"Long before the gates were opened at 9 a.m., the vanguard of the great throng appeared over the Park Heights avenue horizon. They came in streetcars, buses and automobiles, some of them in motor trucks, from all directions. Soon hawkers were doing a land-office business selling candy bars, cigarettes -- everything to make a gala holiday. It soon became evident this day was to be one of fashion. There were all kinds and shapes of hats, some of them grotesque, others simple."
The Sun became Baltimore's stately paper of record. One of its most turned-to sections was the spot in the paper that chronicled death. Obituaries, the lengthy classified death notice column and accounts of will probates (revealing tantalizing glimpses into the deceased's financial assets) became a daily ritual for many readers.
A second Sun
The Sun's management faced a troubling dilemma in the early years of this century. A brash competitor, The Baltimore News, was chipping away at The Sun's livelihood. The News' largest asset was its timing. It was an afternoon paper whose main edition was distributed at 4: 30 as downtown workers gushed out of office buildings, department stores and factories. The Sun's morning printing schedule was powerless to address this audience.
H. L. Mencken, then a Sun editor, counseled his colleagues to launch a competitive edition to take on The News. They agreed, and that paper, The Evening Sun, made its debut April 15, 1910. Within a decade, it was a financial success. In time, it easily outpaced the morning paper's circulation while its content was thick with classified and display advertising.
Mencken remained close to the afternoon paper he helped launch. For years, his every-Monday columns (usually designed to infuriate somebody) ran in The Evening Sun. A sample:
Sept. 10, 1923: "In what way, precisely, has the average Baltimorean benefitted from the great growth of the city during the past ten years? As far as I can make out, in no way at all. All the citizen notices is that Baltimore has lost its old charm and individuality, and is now almost indistinguishable from Buffalo and Kansas City. Bringing in more oil refineries, more glue factories, more canneries, more sugar refineries, more foundries, more stinks [can be likened to] bringing the cow into the parlor. The carpet is ruined -- and the milk no better."
In the 1920s, The Sun's owners and editors determined to expand the breadth of their morning paper.
The paper opened its London bureau in 1924. In time, others would follow -- Rome, New Delhi, Rio de Janeiro, Hong Kong and Paris. The result was that Baltimore, hardly the largest of the U.S. cities, had a newspaper whose correspondents were as far-flung as those from the mightiest New York papers.
The paper's ambitious strategy did not go unnoticed. It was awarded nine Pulitzer prizes in the 1930s and 1940s -- almost all for foreign news.
Nationally, too, The Sun stepped forward. When teacher John Thomas Scopes was put on trial in 1925 for violating Tennessee's anti-evolution law, The Sun dispatched its best reporters. H. L. Mencken, who handled much of the commentary, persuaded lawyer Clarence Darrow to defend Scopes. The Evening Sun put up Scopes' bond and paid a $100 fine when he was found guilty. The trial became the basis for the play and film "Inherit the Wind."

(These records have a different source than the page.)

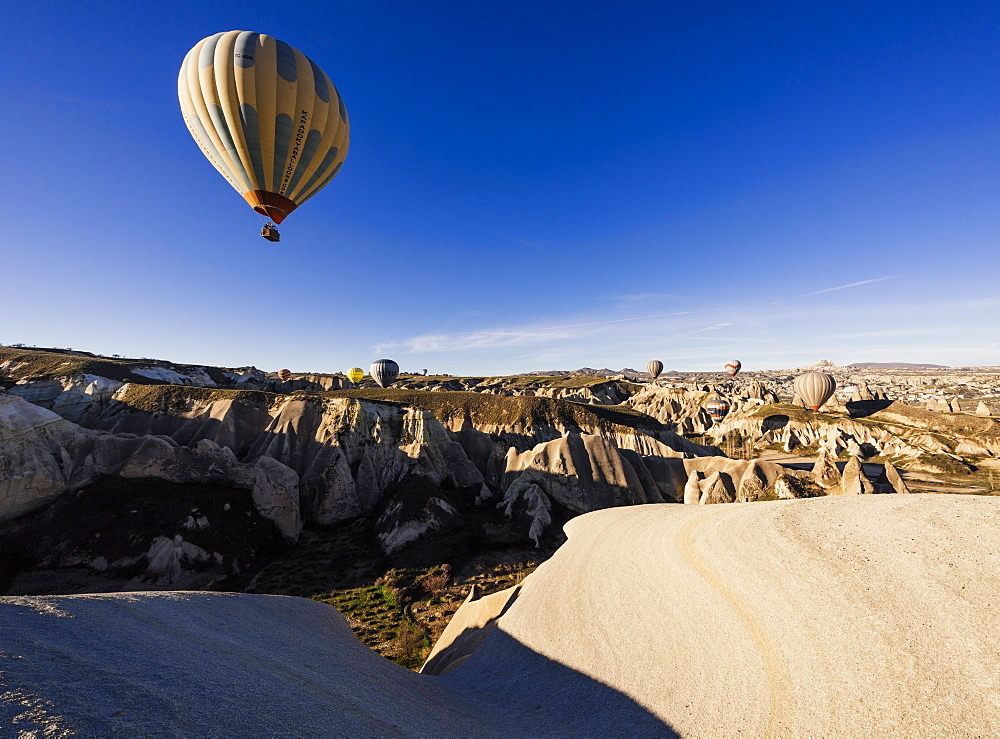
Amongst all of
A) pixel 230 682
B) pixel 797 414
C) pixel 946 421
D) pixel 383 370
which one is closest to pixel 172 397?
pixel 383 370

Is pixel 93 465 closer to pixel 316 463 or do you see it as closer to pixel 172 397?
pixel 316 463

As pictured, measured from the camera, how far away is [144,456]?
27.6 m

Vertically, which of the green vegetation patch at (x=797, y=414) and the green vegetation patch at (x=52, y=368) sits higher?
the green vegetation patch at (x=52, y=368)

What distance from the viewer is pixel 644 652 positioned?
11.6 meters

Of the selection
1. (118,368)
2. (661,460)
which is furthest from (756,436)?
(118,368)

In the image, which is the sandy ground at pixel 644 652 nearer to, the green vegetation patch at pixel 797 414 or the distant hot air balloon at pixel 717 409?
the green vegetation patch at pixel 797 414

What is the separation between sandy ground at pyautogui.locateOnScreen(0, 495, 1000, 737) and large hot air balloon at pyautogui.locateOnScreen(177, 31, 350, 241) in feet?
74.8

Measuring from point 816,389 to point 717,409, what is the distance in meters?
19.6

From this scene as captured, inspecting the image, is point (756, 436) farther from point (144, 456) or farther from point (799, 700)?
point (144, 456)

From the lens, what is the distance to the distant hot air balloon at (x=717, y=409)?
89.4 m

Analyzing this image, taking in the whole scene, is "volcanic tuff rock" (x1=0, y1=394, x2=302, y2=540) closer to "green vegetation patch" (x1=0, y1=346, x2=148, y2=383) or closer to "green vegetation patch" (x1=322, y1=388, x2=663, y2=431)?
"green vegetation patch" (x1=0, y1=346, x2=148, y2=383)

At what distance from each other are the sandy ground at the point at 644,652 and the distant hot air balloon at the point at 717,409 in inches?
3263

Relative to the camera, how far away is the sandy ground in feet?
18.7

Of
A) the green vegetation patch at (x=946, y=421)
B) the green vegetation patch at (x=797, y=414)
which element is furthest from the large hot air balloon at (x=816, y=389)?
the green vegetation patch at (x=946, y=421)
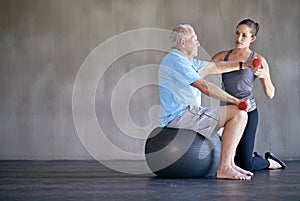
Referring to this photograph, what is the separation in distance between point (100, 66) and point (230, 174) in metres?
2.92

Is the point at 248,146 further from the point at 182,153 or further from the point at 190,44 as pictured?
the point at 190,44

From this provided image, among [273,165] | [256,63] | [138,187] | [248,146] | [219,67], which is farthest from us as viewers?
[273,165]

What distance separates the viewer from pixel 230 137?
3.40m

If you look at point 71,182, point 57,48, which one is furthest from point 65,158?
point 71,182

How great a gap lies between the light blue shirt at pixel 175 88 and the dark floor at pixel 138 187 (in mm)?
487

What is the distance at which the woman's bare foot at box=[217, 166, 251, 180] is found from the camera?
133 inches

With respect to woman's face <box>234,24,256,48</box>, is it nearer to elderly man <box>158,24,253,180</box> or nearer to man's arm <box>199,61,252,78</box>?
man's arm <box>199,61,252,78</box>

While the paper was progressive in its coverage of the Scopes trial, the same could not be said of its portrayal of African-Americans. The race of blacks who appeared in the paper was always noted. Often, black men were referred to by their first names only. African-Americans were seldom included in news of everyday life such as obituaries and school sports.
The modern era
Baltimore newspapers never again sold as many copies per day as they did in the 1940s, when the events of World War II seized their readers' attention. In the broader world of communication, however, it was the arrival of television (Baltimore got it in 1947; the daily race from Pimlico was the big feature) that had the biggest impact on the pages people formerly turned to after their supper.
By 1986, The Sun's older competitor, the News American, folded, a victim of the competition from afternoon news broadcasts. Nine years later, The Evening Sun, itself born out of the circulation expediency of the afternoon deadline, met the same sad fate.
In the face of electronic competition, The Sun has not reacted by reinventing itself. Nor has it stood still. It remains true to the printed page, with uncluttered news columns, a concise and civil habit, without the razzle-dazzle or the short memory of television. Its scope of news presentation is broad, a Baltimore paper with an eye focused on Washington, the world and all its people. When The Sun does its job best, it employs a time-tested formula: Clear, lively writing, well presented, that informs its readers.
A. S. Abell, were he alive today, would be pleased that his paper continues to be polite, prosperous and punctual, comprehensive yet concise. Its livelihood remains those telling chunks of information, the inches of rain that fell last Tuesday and the obituary of the woman who taught you in the third grade. These are still the things that matter in life.